▶ [ASSIGNED TASK]: According to the text about the CD Beira-Mar football club, in what year did the team win its first title?

--- GIVEN TEXT Enclosed Below ---

Beira-Mar Béra-Mar
- Full name: Beira-Mar Desportivo Clube
- Ground: Campo de Futebol de Tarrafal, Ribeira Grande, Cape Verde Estádio João Serra, Ponta do Sol, Cape Verde
- Capacity: 2,000
- League: Santo Antão North Zone Premier Division
- 2016–17: 4th

= CD Beira-Mar (Ribeira Grande) =

Football club in Cape Verde

Beira-Mar Desportivo Clube or Clube Desportivo Beira-Mar (Capeverdean Crioulo, ALUPEC or ALUPEK and the São Vicente Crioulo: Béra-Mar) is a football club that had played in the Premier division and plays in the Santo Antão Island League South Zone in Cape Verde. It is based in the town of Ribeira Grande in the northwestern part of the island of Santo Antão.

==History==
The club is one of the most important formed by young players. Unlike the clubs of Maio and Tarrafal, the club is not an affiliate to Aveiro, Portugal's S.C. Beira-Mar, the logo and uniforms are different. The team won their first title in 2006 and entered for the first time in the National Division after the break-up into two island league zones, they would be placed in Group B and got only a single win and four points. Beira Mar was the fourth club from the north of the island to win a championship title and appear at the national championships.

--- End of Enclosed GIVEN TEXT ---
--- RECORDS SHOWN Enclosed Below ---

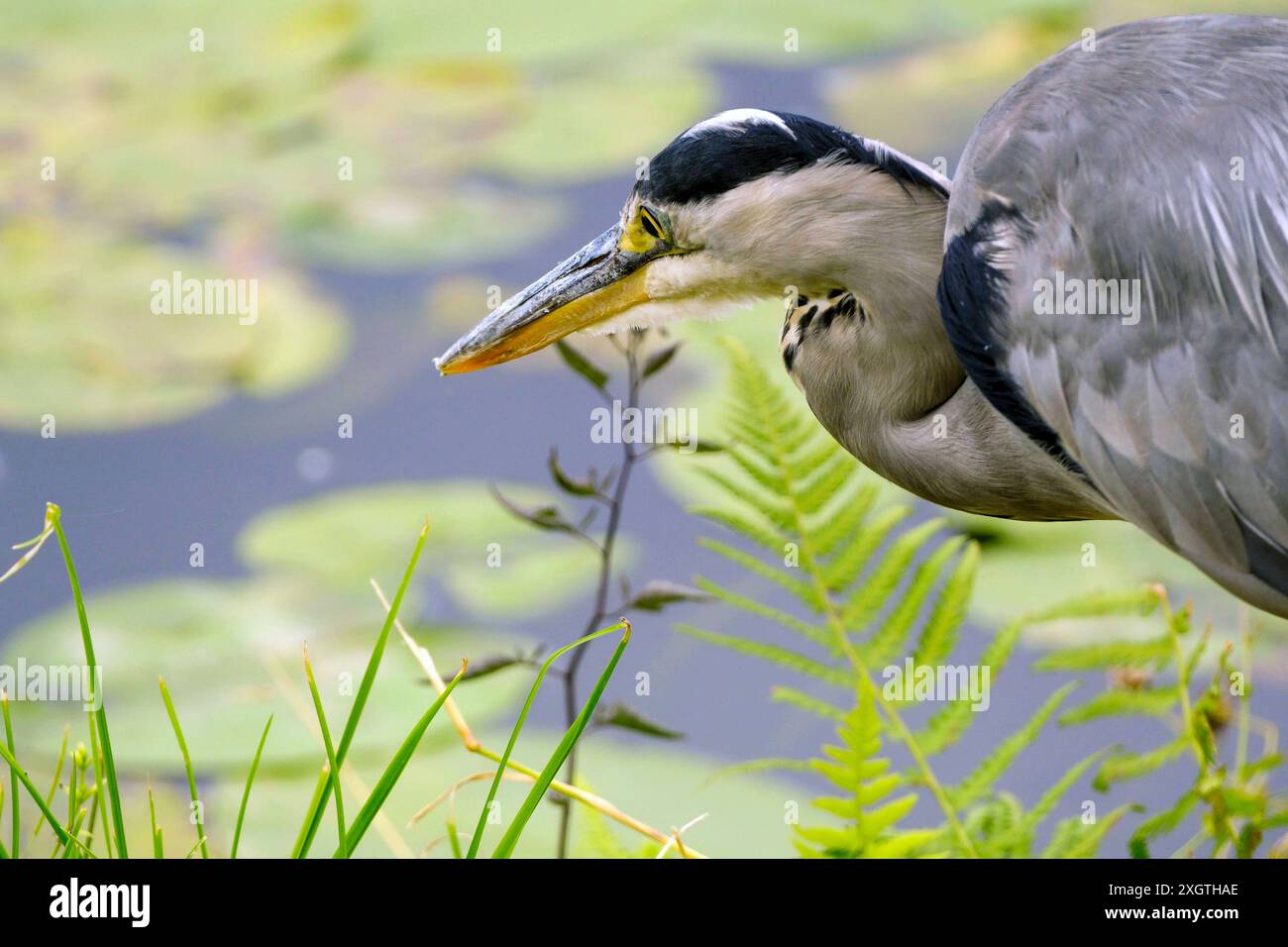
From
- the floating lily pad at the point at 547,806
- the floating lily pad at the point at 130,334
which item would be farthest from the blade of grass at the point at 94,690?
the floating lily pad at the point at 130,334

--- End of Enclosed RECORDS SHOWN ---

▶ [OUTPUT FOR THIS TASK]: 2006